Sunday night, Lucinda Williams started a two-night stand at Tipitina's by playing her self-titled debut album for Rough Trade Records in its entirety. The classic album show is often a better concept than it is an experience because the albums often reveal themselves to be less interesting than remembered. Last night, that wasn't the issue, but it was the lesser half of the show.

That album represents the moment when Williams started to get a handle on her art, with "Passionate Kisses," "Big Red Sun Blues," "Crescent City" and "Changed the Locks." But those strummy folk-blues songs seem so far from where she is today, musically and lyrically. It's the difference between "Passionate Kisses" and "Joy," which she played in the second half of the set. In one, she reasons and rationalizes why she should be given passionate kisses; in the other, she's going to Slidell to take her joy back. 

They're not the product of an entirely different artist. "Changed the Locks" documents the steps she'd take so a guy can't find her because she's defenseless against his charms - not that far removed from "Essence" (love is the drug), and "Lake Charles" and "Drunken Angel" (the messier the better). But the emphasis is on her effort to keep him away, not his irresistability.

The distance showed in the performance. Williams twice forgot the lyrics to "The Night's Too Long," but it was more a matter of engagement. She and her three-piece band played the songs without moving into them. That wasn't obvious until she got to the songs from Car Wheels on a Gravel Road and the albums that followed it. The performances became more physical and fresher. The woman in those songs is one she has much better contact with than the woman 25 years younger who sang "I Just Want to See You So Bad."

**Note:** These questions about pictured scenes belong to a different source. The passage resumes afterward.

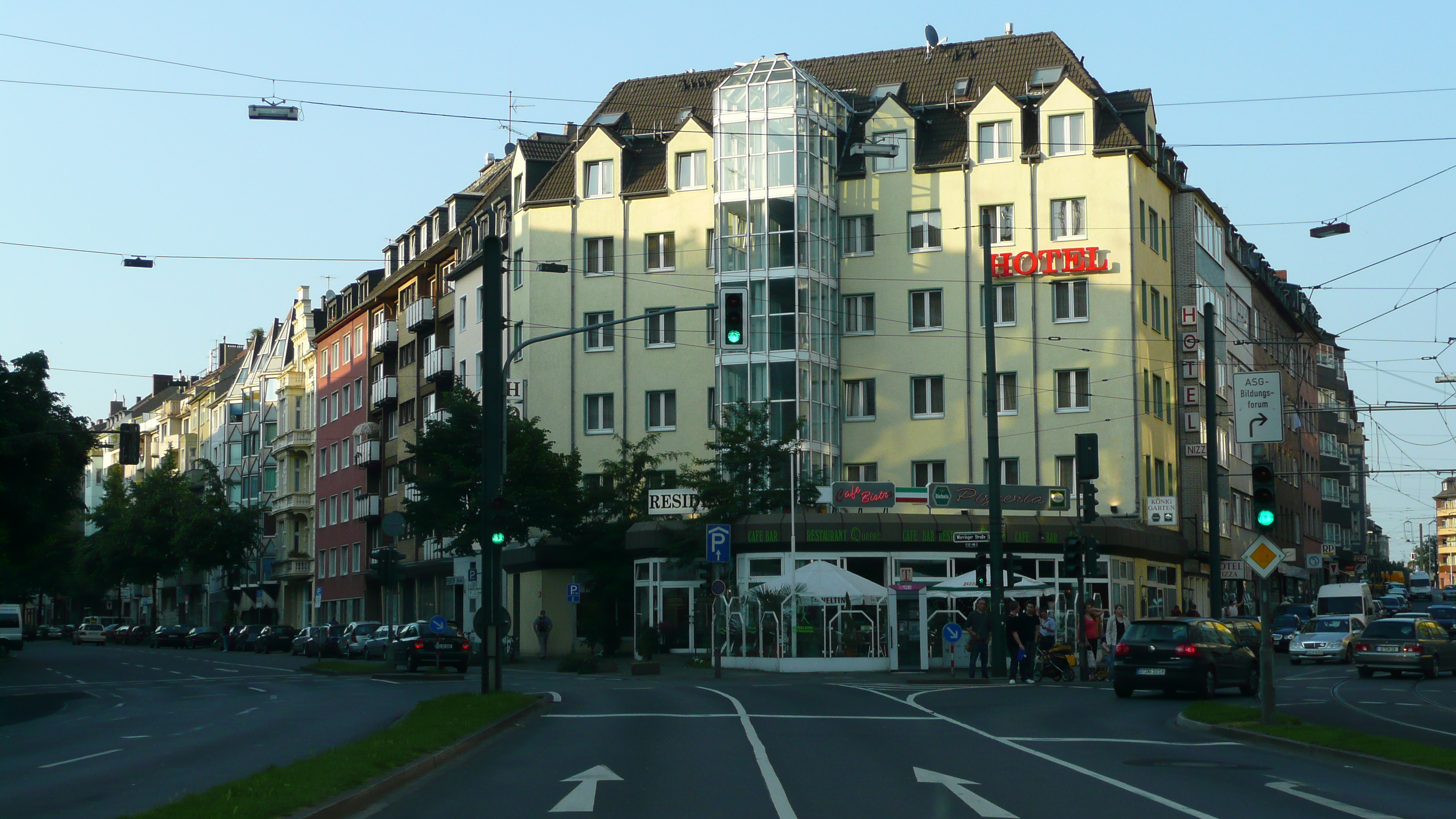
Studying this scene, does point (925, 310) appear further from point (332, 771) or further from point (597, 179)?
point (332, 771)

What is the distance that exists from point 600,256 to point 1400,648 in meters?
32.2

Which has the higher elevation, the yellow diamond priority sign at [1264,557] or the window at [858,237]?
the window at [858,237]

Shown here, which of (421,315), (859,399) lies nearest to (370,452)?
(421,315)

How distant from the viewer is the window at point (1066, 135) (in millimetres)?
54219

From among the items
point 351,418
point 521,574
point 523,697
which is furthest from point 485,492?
point 351,418

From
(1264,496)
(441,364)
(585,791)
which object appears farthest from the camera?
(441,364)

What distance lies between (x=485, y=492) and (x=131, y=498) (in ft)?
266

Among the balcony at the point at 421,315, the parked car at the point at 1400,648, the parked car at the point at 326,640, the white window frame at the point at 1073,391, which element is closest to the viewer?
the parked car at the point at 1400,648

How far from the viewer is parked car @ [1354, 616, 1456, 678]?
37.0m

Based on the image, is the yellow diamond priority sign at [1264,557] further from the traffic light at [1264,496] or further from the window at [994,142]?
the window at [994,142]

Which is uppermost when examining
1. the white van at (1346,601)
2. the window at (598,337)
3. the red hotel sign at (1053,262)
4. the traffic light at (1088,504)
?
the red hotel sign at (1053,262)

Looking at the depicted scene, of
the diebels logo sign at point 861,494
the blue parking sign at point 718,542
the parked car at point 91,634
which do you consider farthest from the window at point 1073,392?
the parked car at point 91,634

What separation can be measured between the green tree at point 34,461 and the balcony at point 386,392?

Williams didn't tank the songs. In fact, her singing was some of her best in years at a New Orleans stop. There have been nights when her accent has thickened up until she sounded like an Arkansas cavewoman, while she seemed narcotized for other shows. She sang with clarity and care last night, respecting the songs and people's love of them - probably even her love of them. But just as it's hard to go through high school yearbooks and figure out the thought process behind some haircuts and wardrobe decisions, the woman who wrote those songs is too far in the her past for Williams to fully access again.

Tonight is the second night of Lucinda Williams' stand at Tipitina's.